I'd like every record given again exactly, please.

+++ Given information

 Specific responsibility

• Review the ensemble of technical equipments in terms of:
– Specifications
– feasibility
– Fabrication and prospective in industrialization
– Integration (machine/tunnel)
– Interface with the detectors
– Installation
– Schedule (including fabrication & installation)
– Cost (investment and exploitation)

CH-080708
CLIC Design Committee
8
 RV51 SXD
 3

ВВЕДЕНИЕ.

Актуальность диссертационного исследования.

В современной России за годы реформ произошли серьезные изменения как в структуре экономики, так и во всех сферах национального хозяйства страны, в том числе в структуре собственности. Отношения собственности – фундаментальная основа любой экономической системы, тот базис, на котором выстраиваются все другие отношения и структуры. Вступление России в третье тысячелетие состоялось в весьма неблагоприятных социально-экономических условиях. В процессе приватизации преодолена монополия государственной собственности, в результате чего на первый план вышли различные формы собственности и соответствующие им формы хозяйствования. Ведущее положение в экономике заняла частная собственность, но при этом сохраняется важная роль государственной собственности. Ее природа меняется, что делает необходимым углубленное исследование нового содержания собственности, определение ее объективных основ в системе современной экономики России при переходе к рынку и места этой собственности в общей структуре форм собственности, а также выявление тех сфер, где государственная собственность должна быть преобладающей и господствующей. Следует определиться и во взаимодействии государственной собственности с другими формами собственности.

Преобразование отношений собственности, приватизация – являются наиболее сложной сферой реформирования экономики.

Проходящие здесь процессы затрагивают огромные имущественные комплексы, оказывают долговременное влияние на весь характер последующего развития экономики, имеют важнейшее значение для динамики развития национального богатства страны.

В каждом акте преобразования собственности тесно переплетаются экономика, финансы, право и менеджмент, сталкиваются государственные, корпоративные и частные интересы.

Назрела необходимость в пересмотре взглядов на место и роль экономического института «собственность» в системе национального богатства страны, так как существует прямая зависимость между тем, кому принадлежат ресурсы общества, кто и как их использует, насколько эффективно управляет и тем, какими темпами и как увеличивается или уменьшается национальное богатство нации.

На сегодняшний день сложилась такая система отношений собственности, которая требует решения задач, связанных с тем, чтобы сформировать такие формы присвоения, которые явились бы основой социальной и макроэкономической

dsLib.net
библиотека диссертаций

++++++

→ **Worked solution**
 Specific responsibility

• Review the ensemble of technical equipments in terms of:
– Specifications
– feasibility
– Fabrication and prospective in industrialization
– Integration (machine/tunnel)
– Interface with the detectors
– Installation
– Schedule (including fabrication & installation)
– Cost (investment and exploitation)

CH-080708
CLIC Design Committee
8
 RV51 SXD
 3

ВВЕДЕНИЕ.

Актуальность диссертационного исследования.

В современной России за годы реформ произошли серьезные изменения как в структуре экономики, так и во всех сферах национального хозяйства страны, в том числе в структуре собственности. Отношения собственности – фундаментальная основа любой экономической системы, тот базис, на котором выстраиваются все другие отношения и структуры. Вступление России в третье тысячелетие состоялось в весьма неблагоприятных социально-экономических условиях. В процессе приватизации преодолена монополия государственной собственности, в результате чего на первый план вышли различные формы собственности и соответствующие им формы хозяйствования. Ведущее положение в экономике заняла частная собственность, но при этом сохраняется важная роль государственной собственности. Ее природа меняется, что делает необходимым углубленное исследование нового содержания собственности, определение ее объективных основ в системе современной экономики России при переходе к рынку и места этой собственности в общей структуре форм собственности, а также выявление тех сфер, где государственная собственность должна быть преобладающей и господствующей. Следует определиться и во взаимодействии государственной собственности с другими формами собственности.

Преобразование отношений собственности, приватизация – являются наиболее сложной сферой реформирования экономики.

Проходящие здесь процессы затрагивают огромные имущественные комплексы, оказывают долговременное влияние на весь характер последующего развития экономики, имеют важнейшее значение для динамики развития национального богатства страны.

В каждом акте преобразования собственности тесно переплетаются экономика, финансы, право и менеджмент, сталкиваются государственные, корпоративные и частные интересы.

Назрела необходимость в пересмотре взглядов на место и роль экономического института «собственность» в системе национального богатства страны, так как существует прямая зависимость между тем, кому принадлежат ресурсы общества, кто и как их использует, насколько эффективно управляет и тем, какими темпами и как увеличивается или уменьшается национальное богатство нации.

На сегодняшний день сложилась такая система отношений собственности, которая требует решения задач, связанных с тем, чтобы сформировать такие формы присвоения, которые явились бы основой социальной и макроэкономической

dsLib.net
библиотека диссертаций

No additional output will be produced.